The first and second semesters in the METALS program focus on mastering core knowledge and skills through courses in learning principles, technology design and implementation, and a range of engaging electives. The second semester introduces the student Capstone Project, a substantial industry project with an external client. The Capstone is the focus of the third and final semester.
This program is distinct from the Learning Sciences track in the HCII PhD program and is not designed as a feeder to that program.
Graduates of the METALS program are trained to design, develop, and implement advanced solutions, making sense of state-of-the-art technologies and methods such as:
- Artificial Intelligence
- Machine Learning
- Language Technologies
- Intelligent Tutoring Systems
- Educational Data Mining
- Tangible Interfaces
Upon completion of the METALS program, graduates:
- Understand how these technologies can be applied to engineer and implement innovative and effective educational solutions.

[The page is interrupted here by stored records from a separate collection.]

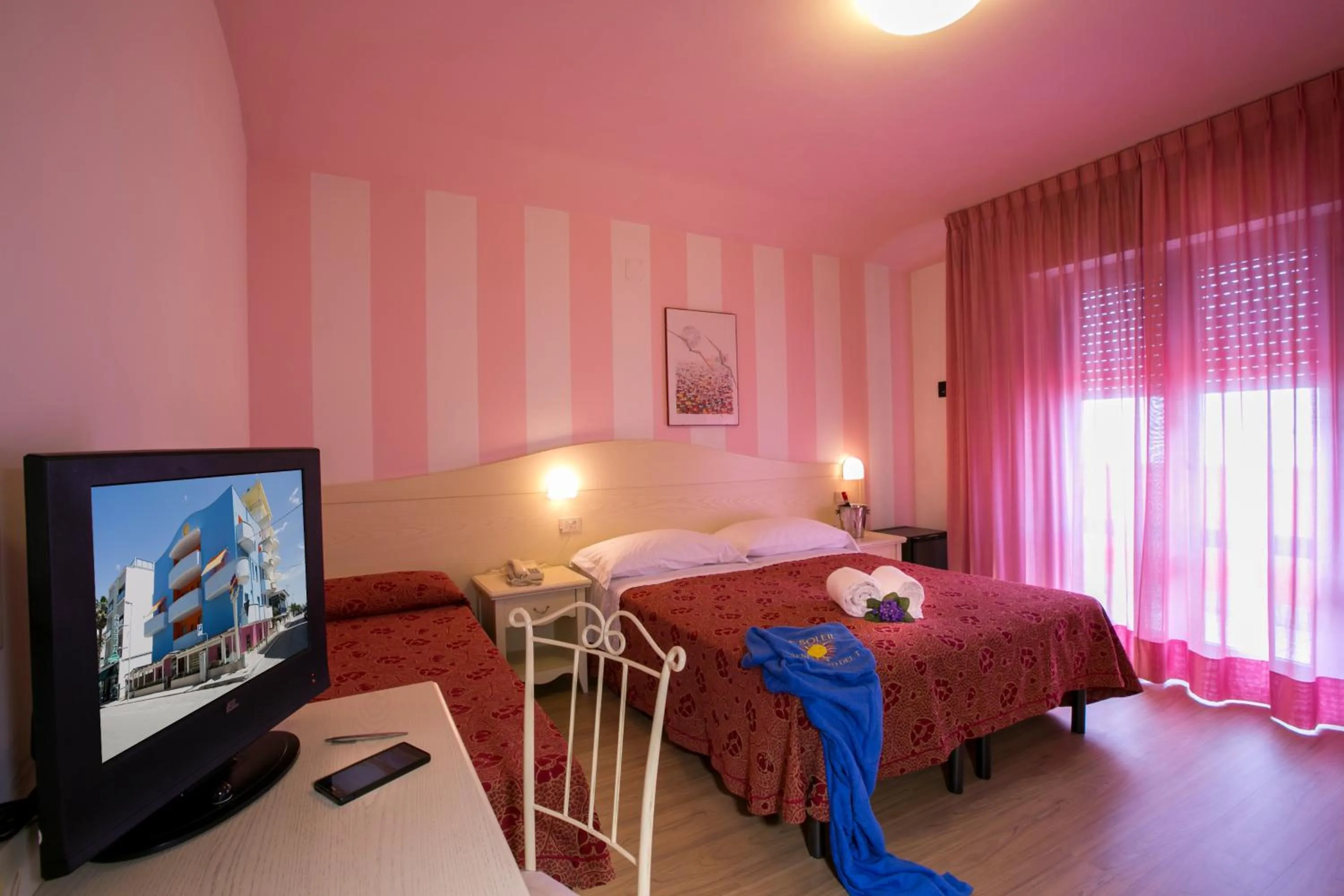 Day, Bed in Hotel Le Soleil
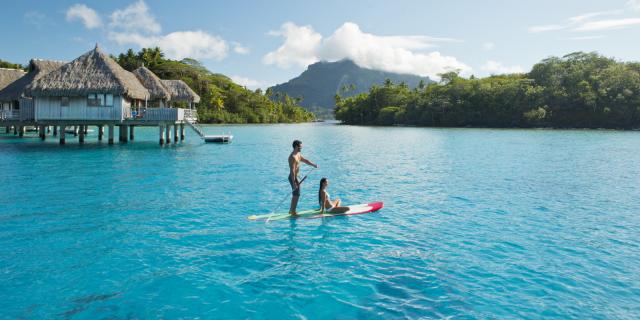 Stand Up Paddle in th Lagoon of Bora Bora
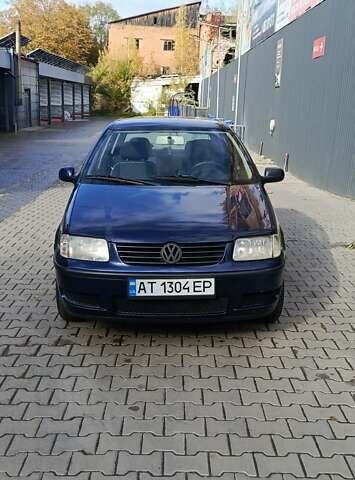 Синий Фольксваген Поло, объемом двигателя 1 л и пробегом 230 тыс. км за 2399 $, фото 1 на Automoto.ua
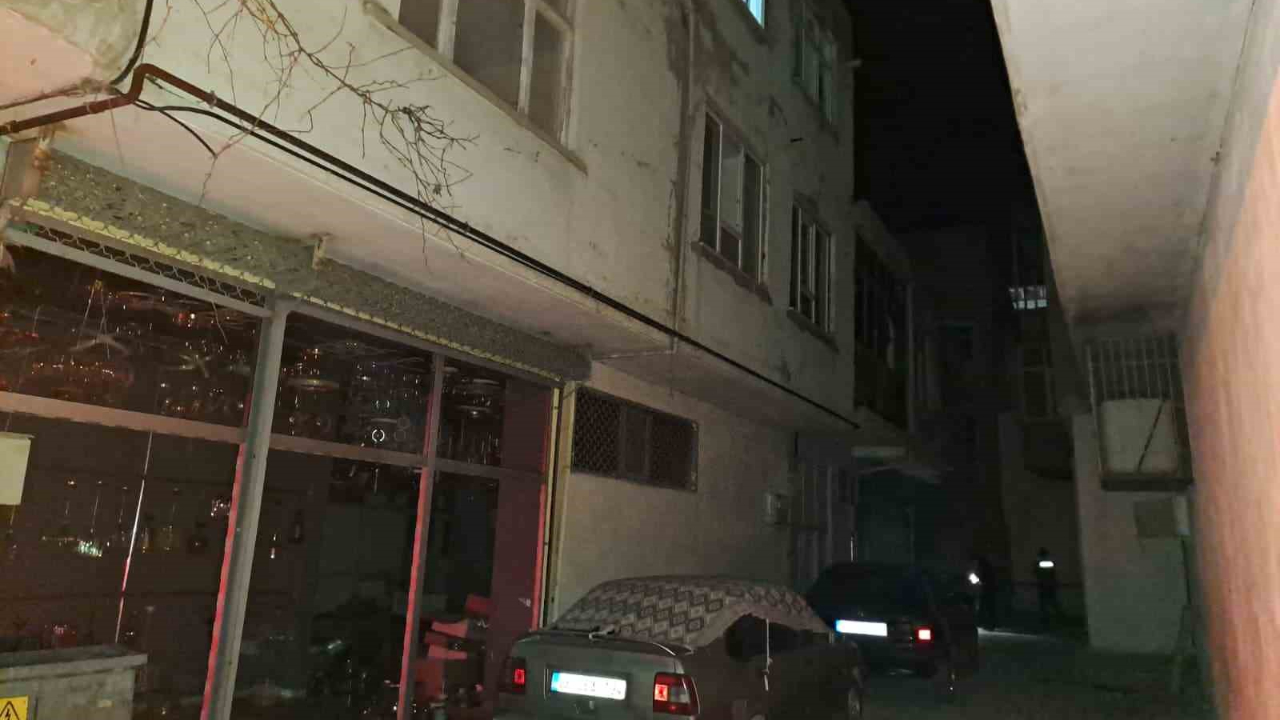 3. kattan düşen çocuk ağır yaralandı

- Understand cognitive and social psychology principles relevant to research-informed instructional design.
- Possess the instructional and interaction design skills needed to create solutions that not only enhance learning, but are also desirable.
- Understand the role of and have skills in using psychometric and educational data mining methods in evaluating and improving educational solutions.

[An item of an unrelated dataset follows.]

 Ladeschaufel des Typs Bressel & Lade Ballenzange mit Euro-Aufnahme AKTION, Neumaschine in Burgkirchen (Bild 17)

- Develop continual improvement programs that employ in vivo experiments and educational data mining to reliably identify best practices and opportunities for change.
More information can be found in our student handbook.
The curriculum is an outgrowth of the extensive research conducted by the National Science Foundation’s Science of Learning Center, LearnLab, in which more than 200 researchers produced more than 2,000 publications and talks as well as over 360 classroom studies from 2004 through 2015. LearnLab partners have employed our research at their own organizations including Kaplan, LightSide Labs, Mathify, Acrobatiq, Carnegie Speech and many others.
Carnegie Mellon is known by the software and technical industries for its interdisciplinary nature, rigor and deep knowledge in learning science, human-computer interaction, psychology, design and computer science.